_Исходный текст_:
М. Т. В 1986 году, когда на Первых «Играх в Лефортово» стало возможным показать какие-то студии, выяснилось, что в Москве их существует добрых полсотни. Они существовали полулегально.

О. Л. Это в 1986! А в 1983 не создание театра, а размышление о театре — это уже был театр.

М. Т. «Бумажная архитектура»… Раньше она была выражением того, что ты не можешь сделать по каким-то причинам: на Западе — финансовым, у нас — идеологическим.

О. Л. У меня был приятель Валя Грибашов, который учился у Товстоногова, человек по-своему сумасшедший. Он изобрел систему идеального образования артиста. Он жил в Москве в люке, в коллекторе, на трубах, где живут бомжи, и был абсолютный энциклопедист (три вуза!). Его система была изложена в огромном графике-карте, показывающем, как артист, пришедший в вуз, должен был изучать сначала Древнюю Грецию, потом голосоведение, историю театра… Постепенно, по мере изучения, эта карта сворачивалась, сворачивалась — и возникала огромная пирамида, Человек становился Артистом.

М. Д. Кампанелла такой?

_Исходные записи_:
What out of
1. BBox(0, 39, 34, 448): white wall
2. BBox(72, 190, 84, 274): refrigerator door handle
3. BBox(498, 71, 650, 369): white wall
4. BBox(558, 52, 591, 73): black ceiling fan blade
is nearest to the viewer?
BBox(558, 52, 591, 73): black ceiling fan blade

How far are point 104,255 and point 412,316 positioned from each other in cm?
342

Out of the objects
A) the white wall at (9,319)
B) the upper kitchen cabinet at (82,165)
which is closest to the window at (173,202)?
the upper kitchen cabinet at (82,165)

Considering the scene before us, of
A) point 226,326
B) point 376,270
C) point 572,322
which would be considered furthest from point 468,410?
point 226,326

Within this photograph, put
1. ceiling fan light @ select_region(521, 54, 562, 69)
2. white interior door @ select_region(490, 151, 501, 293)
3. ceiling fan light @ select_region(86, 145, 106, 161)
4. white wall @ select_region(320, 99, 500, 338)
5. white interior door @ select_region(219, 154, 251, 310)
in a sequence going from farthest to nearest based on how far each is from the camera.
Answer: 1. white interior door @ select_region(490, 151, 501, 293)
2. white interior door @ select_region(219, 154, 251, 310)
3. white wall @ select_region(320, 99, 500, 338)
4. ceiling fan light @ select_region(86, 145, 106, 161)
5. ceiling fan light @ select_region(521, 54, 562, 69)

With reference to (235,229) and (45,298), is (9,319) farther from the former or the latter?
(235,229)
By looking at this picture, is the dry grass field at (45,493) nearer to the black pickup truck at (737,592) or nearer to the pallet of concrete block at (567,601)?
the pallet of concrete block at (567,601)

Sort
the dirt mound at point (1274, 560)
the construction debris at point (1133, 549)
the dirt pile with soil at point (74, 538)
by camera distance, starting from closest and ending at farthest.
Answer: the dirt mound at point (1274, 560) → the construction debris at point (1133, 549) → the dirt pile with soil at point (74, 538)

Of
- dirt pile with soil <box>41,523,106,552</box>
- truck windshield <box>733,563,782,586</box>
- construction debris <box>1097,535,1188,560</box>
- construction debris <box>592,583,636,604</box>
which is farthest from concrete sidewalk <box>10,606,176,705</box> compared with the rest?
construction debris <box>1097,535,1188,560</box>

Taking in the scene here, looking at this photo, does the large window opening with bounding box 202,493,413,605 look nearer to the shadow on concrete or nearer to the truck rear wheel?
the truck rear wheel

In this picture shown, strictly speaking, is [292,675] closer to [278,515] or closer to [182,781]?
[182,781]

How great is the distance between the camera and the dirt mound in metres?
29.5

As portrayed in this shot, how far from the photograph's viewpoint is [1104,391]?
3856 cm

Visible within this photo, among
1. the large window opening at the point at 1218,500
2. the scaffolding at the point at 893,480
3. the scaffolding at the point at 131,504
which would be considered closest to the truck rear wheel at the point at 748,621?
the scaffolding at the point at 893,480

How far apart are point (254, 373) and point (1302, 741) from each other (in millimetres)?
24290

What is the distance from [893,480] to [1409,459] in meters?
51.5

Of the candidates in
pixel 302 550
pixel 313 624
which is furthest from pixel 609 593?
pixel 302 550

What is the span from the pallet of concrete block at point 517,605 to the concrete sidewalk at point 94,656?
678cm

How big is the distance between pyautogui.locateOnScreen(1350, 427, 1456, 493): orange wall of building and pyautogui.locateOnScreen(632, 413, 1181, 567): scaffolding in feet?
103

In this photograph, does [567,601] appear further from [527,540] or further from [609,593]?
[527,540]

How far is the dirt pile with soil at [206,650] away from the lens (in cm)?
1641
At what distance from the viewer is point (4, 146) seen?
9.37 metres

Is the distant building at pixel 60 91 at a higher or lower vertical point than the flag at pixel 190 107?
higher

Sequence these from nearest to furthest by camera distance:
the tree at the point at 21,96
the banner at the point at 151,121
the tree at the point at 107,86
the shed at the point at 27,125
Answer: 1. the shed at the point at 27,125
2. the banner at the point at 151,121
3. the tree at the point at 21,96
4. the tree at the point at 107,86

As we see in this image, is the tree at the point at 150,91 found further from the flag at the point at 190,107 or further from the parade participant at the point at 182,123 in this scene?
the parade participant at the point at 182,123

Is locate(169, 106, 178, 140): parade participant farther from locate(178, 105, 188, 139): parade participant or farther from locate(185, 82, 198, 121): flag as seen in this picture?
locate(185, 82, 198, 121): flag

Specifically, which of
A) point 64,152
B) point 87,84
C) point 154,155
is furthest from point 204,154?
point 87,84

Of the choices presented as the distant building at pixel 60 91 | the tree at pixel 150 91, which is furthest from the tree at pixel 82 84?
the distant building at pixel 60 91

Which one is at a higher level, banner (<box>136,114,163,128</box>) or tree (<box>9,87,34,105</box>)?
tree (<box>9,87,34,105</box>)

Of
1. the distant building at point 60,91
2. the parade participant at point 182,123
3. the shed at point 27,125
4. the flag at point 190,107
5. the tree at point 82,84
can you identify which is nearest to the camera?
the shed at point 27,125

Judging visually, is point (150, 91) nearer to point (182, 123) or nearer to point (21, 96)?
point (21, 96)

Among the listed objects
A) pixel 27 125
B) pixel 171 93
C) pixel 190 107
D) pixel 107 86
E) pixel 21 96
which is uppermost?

_Задания_:
a. По каким причинам, согласно беседе о театральных студиях, раньше нельзя было осуществить то, что выражала «бумажная архитектура», на Западе и у нас?
b. Согласуются ли с беседой о театральных студиях следующие утверждения? (i) На Первых «Играх в Лефортово» выяснилось, что в Москве существует около полусотни студий. (ii) Валя Грибашов получил образование только в одном вузе. (iii) По системе Грибашова артист сначала изучал историю театра, а уже затем Древнюю Грецию.
c. Продолжите беседу о театральных студиях после ее последней реплики.

_Решения заданий_:
a. Раньше «бумажная архитектура» выражала то, что нельзя было сделать: на Западе мешали финансовые причины, а у нас идеологические.

b.
(i) Да: «выяснилось, что в Москве их существует добрых полсотни».
(ii) Нет: «был абсолютный энциклопедист (три вуза!)».
(iii) Нет: «должен был изучать сначала Древнюю Грецию, потом голосоведение, историю театра».

c.
О. Л. Абсолютный Кампанелла! Он писал письма разным академикам, где излагал свои воззрения на образование артиста. Ему, естественно, приходили отказы и всякие отписки, и, когда приходил очередной отказ, он вырезал звезду и вешал ее на грудь Брежнева, огромный портрет которого висел в его подвале. Вся грудь Брежнева была в звездах.

М. Т. Хеппенинг!

О. Л. Это был его театр. Он приглашал, показывал, раскладывал все это. 1980–1981. И если мы говорим об этом времени как о театральном, в реальном театре это были аллюзии, робкие попытки смены языка, но существовал огромный нереализованный театр отдельных людей…

М. Д. …который вышел наружу после 1988-го и не реализовался.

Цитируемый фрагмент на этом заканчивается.